On stellar start, Smith sizzling against righties

On stellar start, Smith sizzling against righties

SAN DIEGO -- On a team that has struggled to score runs, outfielder Seth Smith has proven to be the best bat in the lineup through the Padres' first 35 games.

"He's been our most consistent offensive performer, no doubt about it," said Padres manager Bud Black.

Smith went into Thursday's game against the Marlins with a line of .295/.394/.466 and is off to a torrid start in May, with eight hits in 18 at-bats.

Where the left-handed Smith has really succeeded is against right-handed pitching -- which was the main reason the team parted with reliever Luke Gregerson to acquire Smith from the A's.

Last season, the Padres ranked 25th in baseball with a .241 average against right-handed pitching and 29th in OPS (.668) against righties.

This season, Smith has a .305/.389/.488 line against righties in 96 plate appearances with 10 extra-base hits and all seven of his RBIs.

Smith has gotten more playing time early in the season than the Padres originally expected because of injuries to outfielders Carlos Quentin and Cameron Maybin in Spring Training and because the team has faced just four left-handed starting pitchers.

"The thought in Spring Training was Quentin, Maybin, [Will] Venable and [Chris] Denorfia ... those four getting a lot of playing time with Seth mixing in there, giving us that left-handed bat off the bench.

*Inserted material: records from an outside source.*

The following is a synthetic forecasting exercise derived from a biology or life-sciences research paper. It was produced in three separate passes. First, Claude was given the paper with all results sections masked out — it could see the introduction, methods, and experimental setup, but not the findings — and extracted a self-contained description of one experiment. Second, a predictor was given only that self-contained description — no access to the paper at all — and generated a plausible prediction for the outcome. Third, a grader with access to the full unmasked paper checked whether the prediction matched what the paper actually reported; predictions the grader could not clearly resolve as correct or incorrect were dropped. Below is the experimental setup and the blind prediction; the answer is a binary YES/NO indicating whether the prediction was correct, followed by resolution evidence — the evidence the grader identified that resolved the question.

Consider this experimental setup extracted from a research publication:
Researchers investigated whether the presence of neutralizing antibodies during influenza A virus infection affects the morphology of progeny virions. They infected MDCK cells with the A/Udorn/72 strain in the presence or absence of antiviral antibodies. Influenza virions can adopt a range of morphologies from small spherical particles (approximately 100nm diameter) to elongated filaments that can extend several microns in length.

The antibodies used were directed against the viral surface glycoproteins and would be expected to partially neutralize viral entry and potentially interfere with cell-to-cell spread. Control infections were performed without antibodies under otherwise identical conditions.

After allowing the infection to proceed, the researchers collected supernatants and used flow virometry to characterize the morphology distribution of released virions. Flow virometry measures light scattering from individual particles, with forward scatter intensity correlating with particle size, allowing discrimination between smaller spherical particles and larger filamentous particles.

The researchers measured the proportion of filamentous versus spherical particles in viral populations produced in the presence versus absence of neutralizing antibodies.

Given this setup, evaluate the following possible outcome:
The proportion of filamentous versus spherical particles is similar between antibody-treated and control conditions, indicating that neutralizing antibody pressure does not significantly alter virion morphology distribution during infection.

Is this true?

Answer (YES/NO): NO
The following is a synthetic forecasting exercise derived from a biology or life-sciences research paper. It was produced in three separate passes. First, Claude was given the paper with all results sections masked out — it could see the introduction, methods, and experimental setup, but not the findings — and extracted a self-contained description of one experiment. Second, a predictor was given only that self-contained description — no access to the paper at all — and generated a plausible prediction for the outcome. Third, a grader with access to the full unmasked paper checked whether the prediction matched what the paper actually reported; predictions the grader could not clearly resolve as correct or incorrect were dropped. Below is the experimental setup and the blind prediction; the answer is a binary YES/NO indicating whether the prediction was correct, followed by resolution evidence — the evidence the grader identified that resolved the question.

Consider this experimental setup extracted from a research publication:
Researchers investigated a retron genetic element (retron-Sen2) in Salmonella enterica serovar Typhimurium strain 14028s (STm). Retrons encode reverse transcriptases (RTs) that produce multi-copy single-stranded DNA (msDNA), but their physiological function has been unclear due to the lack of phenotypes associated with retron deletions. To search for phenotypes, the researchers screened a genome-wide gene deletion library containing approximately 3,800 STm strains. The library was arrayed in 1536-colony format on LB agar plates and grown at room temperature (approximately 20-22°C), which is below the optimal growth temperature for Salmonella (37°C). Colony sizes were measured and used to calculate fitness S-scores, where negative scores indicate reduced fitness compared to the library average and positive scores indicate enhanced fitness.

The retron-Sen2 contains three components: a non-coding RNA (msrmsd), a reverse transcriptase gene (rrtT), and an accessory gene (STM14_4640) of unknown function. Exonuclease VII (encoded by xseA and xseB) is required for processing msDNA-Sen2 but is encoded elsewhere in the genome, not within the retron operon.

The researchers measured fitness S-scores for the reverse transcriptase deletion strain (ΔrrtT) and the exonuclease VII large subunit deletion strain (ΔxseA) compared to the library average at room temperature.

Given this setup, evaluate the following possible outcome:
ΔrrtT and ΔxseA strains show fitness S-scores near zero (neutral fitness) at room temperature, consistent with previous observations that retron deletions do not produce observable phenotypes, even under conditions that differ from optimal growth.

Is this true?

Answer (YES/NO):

But as the season unfolds, many things can happen," Black said.

"That put Seth right in the middle of the action."

Not that Black is surprised by any of this. He liked Smith when he was with the Rockies.

"Offensively, he's been the guy who has remained consistent and has performed. He's getting on base, hitting for average and has done a nice job in left," Black said. "I don't want to say that he's exceeded expectations, but we've thrust him in there about every day.

"No complaints. He's played his butt off."